Field of Practice was incorporated as an LLC on February 1, 2021, after two months of moving and grooving to figure out a path forward from the chaos of 2020. Five years later, we’re still going strong. So we threw a party about it! It was a great reminder: community is everything. We are each other’s harvest.
Photos by Khalid Ibrahim
PARTY WITH PURPOSE
Mary Foyder once counseled us, during our first big project together, to lean into the slow season. Try to enjoy the change of pace, use the time to get creative, to check in on what’s working and what could use a little love, and prepare for the inevitable pick-up. With invoices slowing down last summer, we—maybe counterintuitively—took a chance and invested in ourselves.
We hired Lindsay McMenamin for the quarter to help us get our house in order. We created a powerful operations workbook, complete with quarterly and monthly projections tabs, a month-by-month project map, as well as expense and tax planning tools, so we could easily understand our financial health alongside our creative capacity. She helped us plan and redesign our website, with custom code sorcery from our long-time collaborator Nate Beaty. We developed a beautiful intro deck, rich with updated case studies and copy, and with Lindsay’s steadfast encouragement, sent it to everyone we knew.
We put ourselves in the way of the people we want to work with, and the spaces we want to be in. We’re still learning to get comfortable with that—many of us have been programmed to shrink ourselves, to believe that asking for what we want is too presumptuous, too aggressive, too much. It’s been vital to our practice to find the edges of our comfort, and push through them together.
We do this work because we love it. We get to do it because of our people—everyone who’s ever spoken our name in a room of opportunity, who’s mentored and counseled us, who’s put their trust in us, who’s sat with us over dinner and tea for real talk about the trials and tribulations of building a creative, abundant life. We get to do it because of our community. And boy, did our community show up to celebrate.
We gathered at Starling by Duo, a “fourth-space” founded by a pair of siblings in Chicago’s historic North Lawndale neighborhood, a neighborhood that fought and won to remove an old racist’s name from the local park and rename it in honor of abolitionists Anna and Frederick Douglass. A neighborhood that has invested in community health and safety, to extraordinary impact.

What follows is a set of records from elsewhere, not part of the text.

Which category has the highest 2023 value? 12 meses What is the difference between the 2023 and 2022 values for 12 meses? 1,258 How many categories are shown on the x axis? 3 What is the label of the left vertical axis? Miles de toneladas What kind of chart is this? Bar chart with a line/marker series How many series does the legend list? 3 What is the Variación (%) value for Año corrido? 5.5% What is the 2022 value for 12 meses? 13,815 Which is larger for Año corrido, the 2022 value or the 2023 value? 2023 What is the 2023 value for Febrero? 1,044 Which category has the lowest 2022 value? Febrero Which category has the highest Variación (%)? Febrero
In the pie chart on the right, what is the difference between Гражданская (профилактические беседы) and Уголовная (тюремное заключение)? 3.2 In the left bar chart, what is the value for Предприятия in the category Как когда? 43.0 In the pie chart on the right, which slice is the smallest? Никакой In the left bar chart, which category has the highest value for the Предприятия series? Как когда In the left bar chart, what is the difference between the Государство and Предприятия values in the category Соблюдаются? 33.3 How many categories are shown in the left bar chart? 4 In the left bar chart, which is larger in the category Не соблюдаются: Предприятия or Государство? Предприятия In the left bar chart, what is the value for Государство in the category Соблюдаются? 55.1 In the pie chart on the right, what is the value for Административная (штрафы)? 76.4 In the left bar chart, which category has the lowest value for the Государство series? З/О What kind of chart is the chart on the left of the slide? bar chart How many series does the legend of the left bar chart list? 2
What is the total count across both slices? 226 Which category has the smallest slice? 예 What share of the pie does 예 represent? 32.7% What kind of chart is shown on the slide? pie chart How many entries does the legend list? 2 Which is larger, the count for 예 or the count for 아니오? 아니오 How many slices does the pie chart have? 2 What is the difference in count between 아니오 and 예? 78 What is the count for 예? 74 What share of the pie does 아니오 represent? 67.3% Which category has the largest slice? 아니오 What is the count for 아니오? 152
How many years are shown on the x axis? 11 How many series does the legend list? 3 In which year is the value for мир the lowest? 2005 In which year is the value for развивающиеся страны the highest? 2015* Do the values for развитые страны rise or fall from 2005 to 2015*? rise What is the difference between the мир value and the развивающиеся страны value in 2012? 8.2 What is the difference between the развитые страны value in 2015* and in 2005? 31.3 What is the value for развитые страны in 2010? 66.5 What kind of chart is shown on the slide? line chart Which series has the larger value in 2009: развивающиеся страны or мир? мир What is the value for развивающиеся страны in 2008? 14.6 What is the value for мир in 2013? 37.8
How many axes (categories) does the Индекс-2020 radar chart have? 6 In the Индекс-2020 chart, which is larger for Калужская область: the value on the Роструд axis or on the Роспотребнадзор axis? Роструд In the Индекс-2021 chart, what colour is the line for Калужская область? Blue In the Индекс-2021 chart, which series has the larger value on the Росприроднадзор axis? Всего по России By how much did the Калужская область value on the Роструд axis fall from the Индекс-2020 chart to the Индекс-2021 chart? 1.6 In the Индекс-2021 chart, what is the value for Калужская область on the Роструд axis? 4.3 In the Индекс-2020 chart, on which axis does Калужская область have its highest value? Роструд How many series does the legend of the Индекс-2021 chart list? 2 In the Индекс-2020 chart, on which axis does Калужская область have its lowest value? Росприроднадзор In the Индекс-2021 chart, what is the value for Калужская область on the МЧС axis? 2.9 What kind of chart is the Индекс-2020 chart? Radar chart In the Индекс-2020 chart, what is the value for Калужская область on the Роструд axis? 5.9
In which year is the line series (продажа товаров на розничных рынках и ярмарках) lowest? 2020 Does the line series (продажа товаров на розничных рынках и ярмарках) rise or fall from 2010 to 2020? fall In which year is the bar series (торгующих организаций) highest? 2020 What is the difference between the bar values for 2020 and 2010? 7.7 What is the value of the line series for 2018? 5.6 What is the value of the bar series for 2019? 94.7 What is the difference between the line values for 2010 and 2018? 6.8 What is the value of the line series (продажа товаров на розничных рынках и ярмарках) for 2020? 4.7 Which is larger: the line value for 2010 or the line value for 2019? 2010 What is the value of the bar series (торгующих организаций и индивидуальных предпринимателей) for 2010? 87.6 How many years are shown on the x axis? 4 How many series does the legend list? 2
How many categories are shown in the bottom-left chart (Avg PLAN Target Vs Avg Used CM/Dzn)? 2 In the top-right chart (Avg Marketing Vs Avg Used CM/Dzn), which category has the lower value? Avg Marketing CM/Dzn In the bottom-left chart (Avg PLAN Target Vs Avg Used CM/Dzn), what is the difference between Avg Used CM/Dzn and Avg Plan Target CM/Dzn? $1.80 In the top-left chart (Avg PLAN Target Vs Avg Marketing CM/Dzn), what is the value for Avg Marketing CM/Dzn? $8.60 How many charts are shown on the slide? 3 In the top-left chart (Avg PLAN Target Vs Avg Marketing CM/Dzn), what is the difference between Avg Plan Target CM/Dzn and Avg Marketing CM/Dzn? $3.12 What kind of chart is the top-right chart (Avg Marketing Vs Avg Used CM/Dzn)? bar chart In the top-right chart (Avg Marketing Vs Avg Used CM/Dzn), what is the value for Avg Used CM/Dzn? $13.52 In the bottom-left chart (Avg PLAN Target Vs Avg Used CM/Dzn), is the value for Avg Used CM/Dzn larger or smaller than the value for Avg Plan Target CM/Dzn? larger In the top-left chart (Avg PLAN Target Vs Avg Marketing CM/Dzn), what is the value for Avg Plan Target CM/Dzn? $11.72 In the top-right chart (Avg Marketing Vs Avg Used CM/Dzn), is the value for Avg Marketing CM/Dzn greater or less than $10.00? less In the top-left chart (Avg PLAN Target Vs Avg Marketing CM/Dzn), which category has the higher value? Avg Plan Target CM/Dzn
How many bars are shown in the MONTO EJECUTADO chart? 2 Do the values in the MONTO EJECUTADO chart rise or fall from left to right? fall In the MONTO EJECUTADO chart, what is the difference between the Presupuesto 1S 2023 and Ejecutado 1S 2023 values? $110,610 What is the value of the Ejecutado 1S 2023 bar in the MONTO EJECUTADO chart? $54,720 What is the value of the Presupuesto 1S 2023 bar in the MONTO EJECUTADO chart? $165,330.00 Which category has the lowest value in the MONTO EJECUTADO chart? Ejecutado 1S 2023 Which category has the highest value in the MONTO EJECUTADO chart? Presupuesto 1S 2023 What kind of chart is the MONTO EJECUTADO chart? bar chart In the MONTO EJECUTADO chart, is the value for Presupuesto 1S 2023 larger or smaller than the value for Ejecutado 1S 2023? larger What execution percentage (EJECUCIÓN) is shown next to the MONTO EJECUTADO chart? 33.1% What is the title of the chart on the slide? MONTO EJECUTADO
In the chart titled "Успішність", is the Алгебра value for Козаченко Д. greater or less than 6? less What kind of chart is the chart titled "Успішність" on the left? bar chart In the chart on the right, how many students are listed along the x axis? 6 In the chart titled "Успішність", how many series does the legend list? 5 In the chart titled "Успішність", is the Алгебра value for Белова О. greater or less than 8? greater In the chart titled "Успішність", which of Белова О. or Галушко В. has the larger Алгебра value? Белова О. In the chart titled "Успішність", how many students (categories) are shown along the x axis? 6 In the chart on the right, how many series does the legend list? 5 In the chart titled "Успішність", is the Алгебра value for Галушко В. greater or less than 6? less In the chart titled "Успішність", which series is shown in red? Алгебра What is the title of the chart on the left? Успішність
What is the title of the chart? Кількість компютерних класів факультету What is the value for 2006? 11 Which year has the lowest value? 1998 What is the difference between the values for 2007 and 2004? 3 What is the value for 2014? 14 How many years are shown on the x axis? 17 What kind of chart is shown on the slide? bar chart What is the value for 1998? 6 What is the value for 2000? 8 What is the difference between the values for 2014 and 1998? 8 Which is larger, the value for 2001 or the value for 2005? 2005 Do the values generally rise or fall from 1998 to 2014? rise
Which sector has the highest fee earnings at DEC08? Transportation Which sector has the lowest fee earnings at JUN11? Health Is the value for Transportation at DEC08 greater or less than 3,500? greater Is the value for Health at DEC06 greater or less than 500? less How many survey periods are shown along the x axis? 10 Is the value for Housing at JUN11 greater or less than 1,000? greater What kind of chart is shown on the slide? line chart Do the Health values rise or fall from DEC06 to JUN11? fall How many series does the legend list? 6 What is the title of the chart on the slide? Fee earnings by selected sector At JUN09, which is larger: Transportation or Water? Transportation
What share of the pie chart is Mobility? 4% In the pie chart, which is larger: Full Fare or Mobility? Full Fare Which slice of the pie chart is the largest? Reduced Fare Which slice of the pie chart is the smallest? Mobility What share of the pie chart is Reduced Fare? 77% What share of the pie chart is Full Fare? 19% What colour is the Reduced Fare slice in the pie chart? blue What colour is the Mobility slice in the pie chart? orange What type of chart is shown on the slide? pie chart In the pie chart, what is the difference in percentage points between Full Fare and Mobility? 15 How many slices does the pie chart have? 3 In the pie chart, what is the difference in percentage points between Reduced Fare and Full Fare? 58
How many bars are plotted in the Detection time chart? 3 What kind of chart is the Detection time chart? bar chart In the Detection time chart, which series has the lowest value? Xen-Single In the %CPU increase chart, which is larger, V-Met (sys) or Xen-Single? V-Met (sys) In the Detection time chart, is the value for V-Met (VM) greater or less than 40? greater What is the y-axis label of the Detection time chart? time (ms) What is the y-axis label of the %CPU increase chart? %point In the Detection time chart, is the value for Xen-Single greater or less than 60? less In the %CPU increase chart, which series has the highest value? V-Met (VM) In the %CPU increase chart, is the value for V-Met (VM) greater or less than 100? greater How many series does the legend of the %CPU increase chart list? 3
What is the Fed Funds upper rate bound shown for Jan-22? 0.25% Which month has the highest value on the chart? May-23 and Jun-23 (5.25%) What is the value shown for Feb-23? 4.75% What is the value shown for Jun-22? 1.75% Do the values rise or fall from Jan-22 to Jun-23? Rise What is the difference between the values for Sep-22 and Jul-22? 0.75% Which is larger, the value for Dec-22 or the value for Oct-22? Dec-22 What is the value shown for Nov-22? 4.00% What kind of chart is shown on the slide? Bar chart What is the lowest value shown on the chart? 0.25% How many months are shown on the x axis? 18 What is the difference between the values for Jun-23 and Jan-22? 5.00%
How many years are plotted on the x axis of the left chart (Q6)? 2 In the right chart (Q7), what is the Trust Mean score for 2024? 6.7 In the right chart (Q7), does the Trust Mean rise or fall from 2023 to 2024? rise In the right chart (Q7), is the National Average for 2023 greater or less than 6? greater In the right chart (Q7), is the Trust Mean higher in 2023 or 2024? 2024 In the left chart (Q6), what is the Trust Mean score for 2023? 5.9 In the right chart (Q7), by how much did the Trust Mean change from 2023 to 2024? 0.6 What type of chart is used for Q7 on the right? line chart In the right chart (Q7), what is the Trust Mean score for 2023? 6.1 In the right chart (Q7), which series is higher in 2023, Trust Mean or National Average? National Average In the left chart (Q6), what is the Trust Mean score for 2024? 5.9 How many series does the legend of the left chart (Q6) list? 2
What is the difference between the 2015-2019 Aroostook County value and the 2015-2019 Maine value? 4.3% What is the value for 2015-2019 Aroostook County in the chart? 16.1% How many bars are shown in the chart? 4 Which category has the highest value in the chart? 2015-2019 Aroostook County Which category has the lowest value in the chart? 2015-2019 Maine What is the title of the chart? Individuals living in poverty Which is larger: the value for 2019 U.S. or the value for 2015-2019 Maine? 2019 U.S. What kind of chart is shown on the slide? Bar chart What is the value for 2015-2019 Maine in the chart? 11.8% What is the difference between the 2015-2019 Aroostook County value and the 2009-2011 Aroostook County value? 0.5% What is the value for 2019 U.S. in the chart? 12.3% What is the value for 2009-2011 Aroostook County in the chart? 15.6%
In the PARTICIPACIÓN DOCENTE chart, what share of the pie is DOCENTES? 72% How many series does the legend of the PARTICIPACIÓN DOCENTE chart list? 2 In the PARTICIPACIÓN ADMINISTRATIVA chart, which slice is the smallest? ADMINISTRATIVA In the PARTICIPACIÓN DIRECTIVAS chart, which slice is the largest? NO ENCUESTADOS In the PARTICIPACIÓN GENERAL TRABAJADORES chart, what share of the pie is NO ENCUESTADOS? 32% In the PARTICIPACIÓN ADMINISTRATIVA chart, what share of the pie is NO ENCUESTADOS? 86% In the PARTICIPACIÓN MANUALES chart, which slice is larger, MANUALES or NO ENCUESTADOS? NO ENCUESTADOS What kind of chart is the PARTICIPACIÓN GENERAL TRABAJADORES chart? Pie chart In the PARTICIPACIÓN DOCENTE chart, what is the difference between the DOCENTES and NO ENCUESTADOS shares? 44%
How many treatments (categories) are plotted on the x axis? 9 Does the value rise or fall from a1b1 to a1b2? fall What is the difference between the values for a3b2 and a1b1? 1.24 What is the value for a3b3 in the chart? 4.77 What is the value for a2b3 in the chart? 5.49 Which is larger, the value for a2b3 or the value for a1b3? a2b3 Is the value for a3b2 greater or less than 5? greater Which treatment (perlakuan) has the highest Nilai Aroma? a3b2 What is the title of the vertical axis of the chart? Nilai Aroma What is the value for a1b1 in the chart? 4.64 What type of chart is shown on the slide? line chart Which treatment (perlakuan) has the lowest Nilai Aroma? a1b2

For three hours, we hugged and buzzed about in a beautiful room, with a feast spread over a long table, lovingly prepared and arranged by Seedo’s Levantine Bakery, with Monday Coffee keeping the good stuff flowing, and free zines fanned out across sideboards and shelves. We went risograph, naturally, printed by Matiz Press, and had a real good time doing it. Five Years in the Field features the full On Our Shelves archive, a bunch of bite-size invitations, poems, and provocations, and 4Ls on year five. It’s a small, sweet record of our existence, a love letter to experimentation. It was a gift to create, and to share.
Photos by Khalid Ibrahim
There is simply nothing like making cool things with your friends. Parties, companies, breakfast, agitprop—let’s all make everything we can, together, as much and as long as we possibly can.
If you couldn’t make it, but wanted to, your spirit was present. It was such a beautiful morning.
We’re mailing out zines to friends everywhere this Spring—these puppies are heading across the continental U.S. and into Canada, Germany, and Dubai. We’re going global. We’re full of love. It’s not to late to get one, if you want. Thank you for being here.
PARTING THOUGHTS
Let the beauty we love be what we do.
There are a hundred ways to kneel and kiss the ground.
Out beyond ideas of wrongdoing and rightdoing,
there is a field. I’ll meet you there.